There are two types of wok. These are the flat floor and traditional wok wok with round bottom. The traditional work on a gas stove or fire. They are ideal for throwing food. However, the downside, they tend to reflect heat because of its rounded bottom. This could damage resistance.

On the other hand, a flat-bottomed wok works well with an electric heater, as the balances on the hot plate. However, the disadvantageIt is here that the heat distribution is uniform. The food may not cook well, as it would if you used a wok ball.

The Chinese and Thai food needs these elements and if you go to Southeast Asia, you will notice that almost all homes have a wok. Since the high flame propagation under the surface a wok, for its shape, provides a uniform heat distribution. This helps in the kitchen, the food at high speed and makes it crispy as well. You will also notice thatMost fast-food restaurants have a wok secure. It allows the rapid preparation of food and then they can sell books.

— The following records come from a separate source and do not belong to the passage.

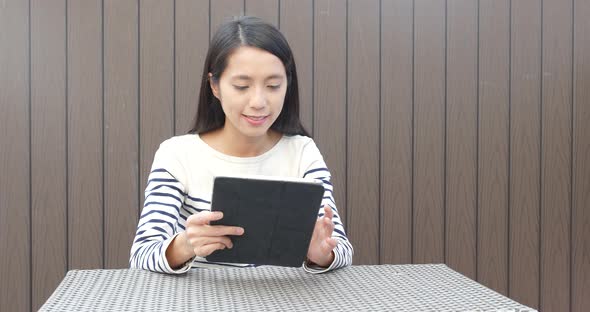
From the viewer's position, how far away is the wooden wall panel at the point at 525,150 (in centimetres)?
268

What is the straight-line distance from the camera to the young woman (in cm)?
137

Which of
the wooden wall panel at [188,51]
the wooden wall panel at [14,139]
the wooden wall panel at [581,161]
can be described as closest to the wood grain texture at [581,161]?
the wooden wall panel at [581,161]

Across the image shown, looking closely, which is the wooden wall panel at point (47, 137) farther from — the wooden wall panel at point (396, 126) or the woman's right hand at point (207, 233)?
the woman's right hand at point (207, 233)

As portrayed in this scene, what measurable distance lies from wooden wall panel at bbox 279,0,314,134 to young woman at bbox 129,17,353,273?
90cm

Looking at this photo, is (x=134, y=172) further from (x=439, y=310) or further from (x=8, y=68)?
(x=439, y=310)

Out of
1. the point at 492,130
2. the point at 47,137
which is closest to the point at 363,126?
the point at 492,130

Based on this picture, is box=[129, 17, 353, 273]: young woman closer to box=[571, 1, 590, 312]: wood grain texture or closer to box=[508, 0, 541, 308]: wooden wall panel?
box=[508, 0, 541, 308]: wooden wall panel

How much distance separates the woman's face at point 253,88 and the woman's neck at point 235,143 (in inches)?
4.0

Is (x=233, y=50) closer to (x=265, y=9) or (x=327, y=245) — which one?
(x=327, y=245)

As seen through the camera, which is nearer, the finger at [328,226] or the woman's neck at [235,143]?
→ the finger at [328,226]

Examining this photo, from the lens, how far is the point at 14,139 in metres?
2.45

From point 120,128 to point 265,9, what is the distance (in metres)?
0.62

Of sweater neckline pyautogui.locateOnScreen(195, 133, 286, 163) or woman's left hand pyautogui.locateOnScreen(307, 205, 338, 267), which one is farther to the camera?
sweater neckline pyautogui.locateOnScreen(195, 133, 286, 163)

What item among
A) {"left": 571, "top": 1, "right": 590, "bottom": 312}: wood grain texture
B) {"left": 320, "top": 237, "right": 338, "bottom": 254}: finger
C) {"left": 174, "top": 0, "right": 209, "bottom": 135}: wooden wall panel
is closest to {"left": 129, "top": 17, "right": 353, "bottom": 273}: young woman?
{"left": 320, "top": 237, "right": 338, "bottom": 254}: finger
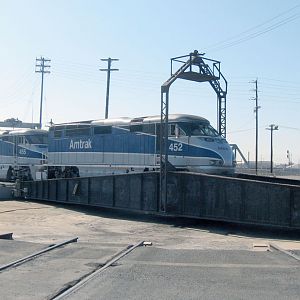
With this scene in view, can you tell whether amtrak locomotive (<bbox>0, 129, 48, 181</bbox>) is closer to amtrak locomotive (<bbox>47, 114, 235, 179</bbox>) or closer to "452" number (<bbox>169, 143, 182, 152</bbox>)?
amtrak locomotive (<bbox>47, 114, 235, 179</bbox>)

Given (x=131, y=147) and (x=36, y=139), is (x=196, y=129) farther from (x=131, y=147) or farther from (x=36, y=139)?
(x=36, y=139)

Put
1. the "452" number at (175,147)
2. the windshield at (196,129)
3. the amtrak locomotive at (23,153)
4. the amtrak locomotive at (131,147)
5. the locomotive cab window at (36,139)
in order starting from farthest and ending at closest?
the locomotive cab window at (36,139) < the amtrak locomotive at (23,153) < the windshield at (196,129) < the "452" number at (175,147) < the amtrak locomotive at (131,147)

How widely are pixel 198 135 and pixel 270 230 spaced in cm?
653

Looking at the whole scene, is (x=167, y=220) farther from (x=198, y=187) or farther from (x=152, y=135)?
(x=152, y=135)

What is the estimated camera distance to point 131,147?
2591cm

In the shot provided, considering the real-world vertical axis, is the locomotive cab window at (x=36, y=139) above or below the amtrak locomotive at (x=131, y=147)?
above

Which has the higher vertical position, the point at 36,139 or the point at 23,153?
the point at 36,139

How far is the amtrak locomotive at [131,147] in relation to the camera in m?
23.3

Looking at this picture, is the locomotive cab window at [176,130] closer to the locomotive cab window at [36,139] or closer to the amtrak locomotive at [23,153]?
the amtrak locomotive at [23,153]

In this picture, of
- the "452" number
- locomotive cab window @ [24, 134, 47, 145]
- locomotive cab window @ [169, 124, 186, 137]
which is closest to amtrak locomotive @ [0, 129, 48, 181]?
locomotive cab window @ [24, 134, 47, 145]

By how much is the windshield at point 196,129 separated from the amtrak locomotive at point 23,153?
12.9 meters

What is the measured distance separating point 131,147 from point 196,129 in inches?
153

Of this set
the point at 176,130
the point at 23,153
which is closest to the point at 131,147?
the point at 176,130

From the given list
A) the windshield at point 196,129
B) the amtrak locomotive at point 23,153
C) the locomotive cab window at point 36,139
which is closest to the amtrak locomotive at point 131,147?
the windshield at point 196,129
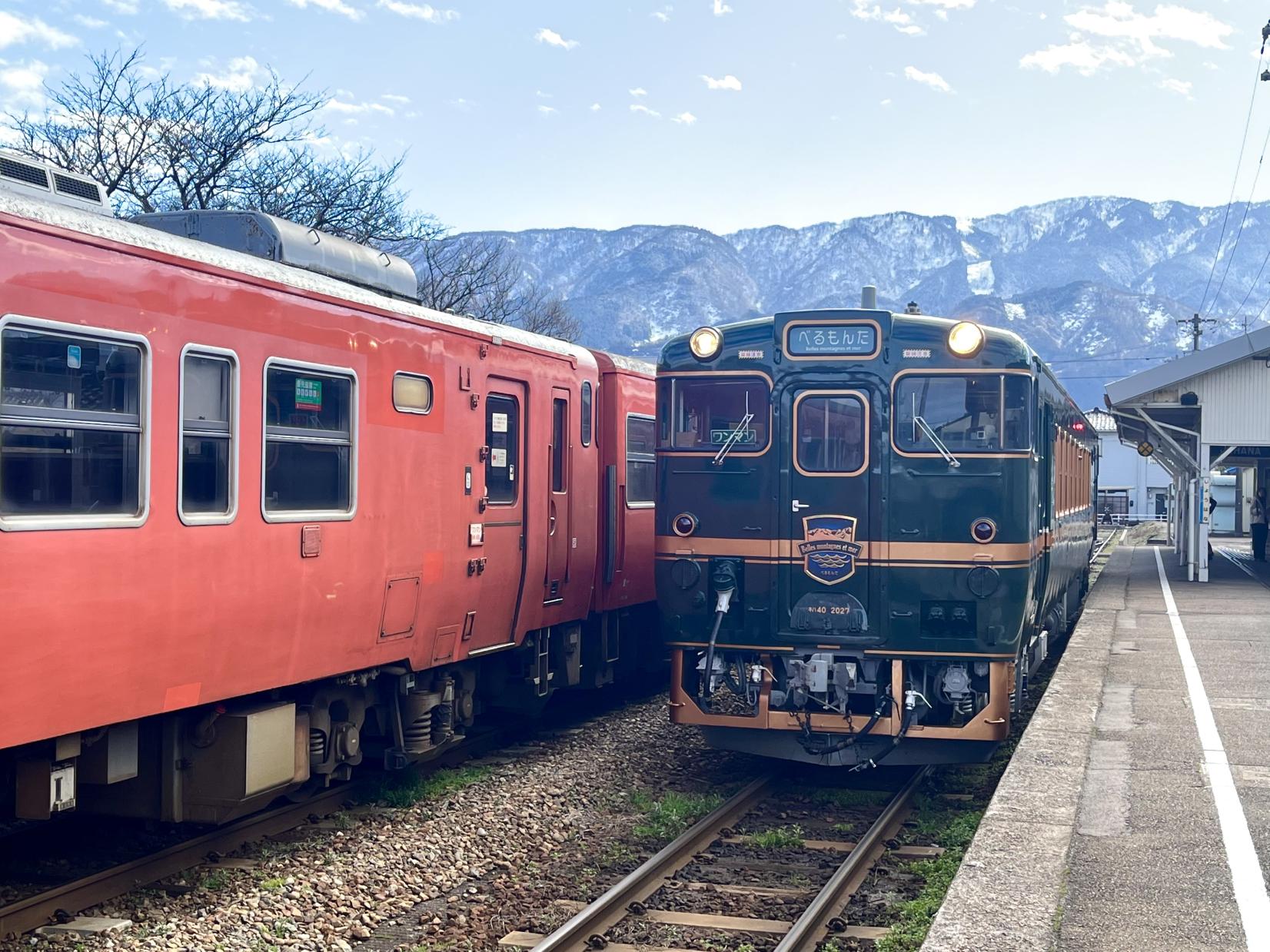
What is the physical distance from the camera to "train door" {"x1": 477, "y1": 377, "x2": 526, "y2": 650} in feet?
30.0

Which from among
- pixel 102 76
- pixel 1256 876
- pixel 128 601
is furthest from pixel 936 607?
pixel 102 76

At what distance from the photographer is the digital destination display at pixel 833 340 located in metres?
8.68

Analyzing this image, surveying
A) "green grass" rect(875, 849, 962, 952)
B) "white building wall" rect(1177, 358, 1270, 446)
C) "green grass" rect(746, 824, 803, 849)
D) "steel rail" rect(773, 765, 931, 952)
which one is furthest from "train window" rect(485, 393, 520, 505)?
"white building wall" rect(1177, 358, 1270, 446)

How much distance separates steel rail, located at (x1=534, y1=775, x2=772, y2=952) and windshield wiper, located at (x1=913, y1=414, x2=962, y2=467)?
255 cm

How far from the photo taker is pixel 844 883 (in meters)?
6.77

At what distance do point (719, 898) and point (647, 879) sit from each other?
0.40 meters

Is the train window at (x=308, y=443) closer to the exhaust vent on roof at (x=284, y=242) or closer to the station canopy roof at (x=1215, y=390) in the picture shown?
the exhaust vent on roof at (x=284, y=242)

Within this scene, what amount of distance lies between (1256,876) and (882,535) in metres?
3.57

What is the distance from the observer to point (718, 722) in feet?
29.0

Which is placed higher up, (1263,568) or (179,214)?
(179,214)

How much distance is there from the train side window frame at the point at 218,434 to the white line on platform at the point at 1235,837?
4.69 metres

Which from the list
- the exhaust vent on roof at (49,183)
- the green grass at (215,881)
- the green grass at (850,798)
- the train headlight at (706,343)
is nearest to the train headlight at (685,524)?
the train headlight at (706,343)

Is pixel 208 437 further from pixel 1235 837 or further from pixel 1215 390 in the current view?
pixel 1215 390

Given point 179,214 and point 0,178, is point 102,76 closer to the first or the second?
point 179,214
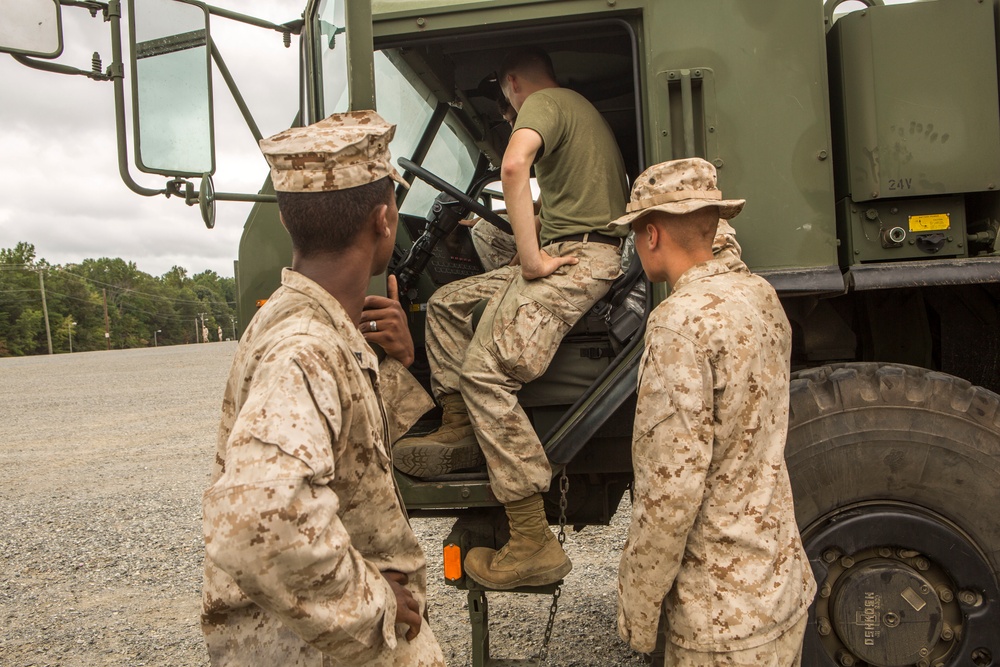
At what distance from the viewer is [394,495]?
1567 millimetres

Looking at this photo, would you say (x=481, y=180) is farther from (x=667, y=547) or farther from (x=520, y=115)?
(x=667, y=547)

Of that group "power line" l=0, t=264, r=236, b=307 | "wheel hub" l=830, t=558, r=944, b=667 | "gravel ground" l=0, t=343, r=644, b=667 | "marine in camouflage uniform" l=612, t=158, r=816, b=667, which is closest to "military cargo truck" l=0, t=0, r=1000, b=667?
"wheel hub" l=830, t=558, r=944, b=667

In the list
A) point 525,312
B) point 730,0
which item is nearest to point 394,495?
point 525,312

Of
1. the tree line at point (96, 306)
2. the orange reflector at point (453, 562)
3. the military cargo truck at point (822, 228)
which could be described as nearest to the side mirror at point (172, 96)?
the military cargo truck at point (822, 228)

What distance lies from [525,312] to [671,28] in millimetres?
991

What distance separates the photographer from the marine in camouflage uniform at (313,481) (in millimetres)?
1196

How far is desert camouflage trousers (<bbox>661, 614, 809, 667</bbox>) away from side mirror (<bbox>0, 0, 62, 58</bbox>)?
2.23 m

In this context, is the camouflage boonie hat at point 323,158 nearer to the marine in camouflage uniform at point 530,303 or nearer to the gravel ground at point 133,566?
the marine in camouflage uniform at point 530,303

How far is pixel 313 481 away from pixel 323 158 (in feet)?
1.95

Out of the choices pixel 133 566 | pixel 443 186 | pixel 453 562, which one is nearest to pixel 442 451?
pixel 453 562

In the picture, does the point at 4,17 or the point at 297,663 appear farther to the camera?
the point at 4,17

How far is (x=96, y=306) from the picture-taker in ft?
218

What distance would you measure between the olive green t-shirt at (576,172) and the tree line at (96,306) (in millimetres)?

Wok are usually made of iron, steel, stainless steel or aluminum. Each material has its advantages and disadvantages. In large hotels and restaurants in the kitchen, meet giant wok food are able to make large quantities. iron are naturally non-stick wok, season them once. cast iron wokperfect for mixing and throw. If they fall, they can spoil easily. The advantage of steel wok is that they are good conductors of heat. They have a disadvantage, as the food can enter the wok is des pages are many advantages when used in a stainless steel wok. I want some 'for you.

Free from rust stainless steel wok is ideal for steaming and purposes. The best part of this material is that there are no worries of rust accumulation.Therefore, there is no seasoning necessary.

Looking good: stainless steel wok is very beautiful. After each use, if you scrub them well, look like new.

Flat bottom, a stainless steel wok with a little 'flat land is the best to use. This makes it possible to have more contact with the resistance.

Lightweight iron: a comparison and steel, stainless steel wok are much lighter. This makes it possible for them to be implemented everywhere.So if you want to go for a picnic or camping, you can just pack the wok and some large wok on your journey. So you are waiting at home, though some excellent Chinese food, grab a stainless steel wok well soon.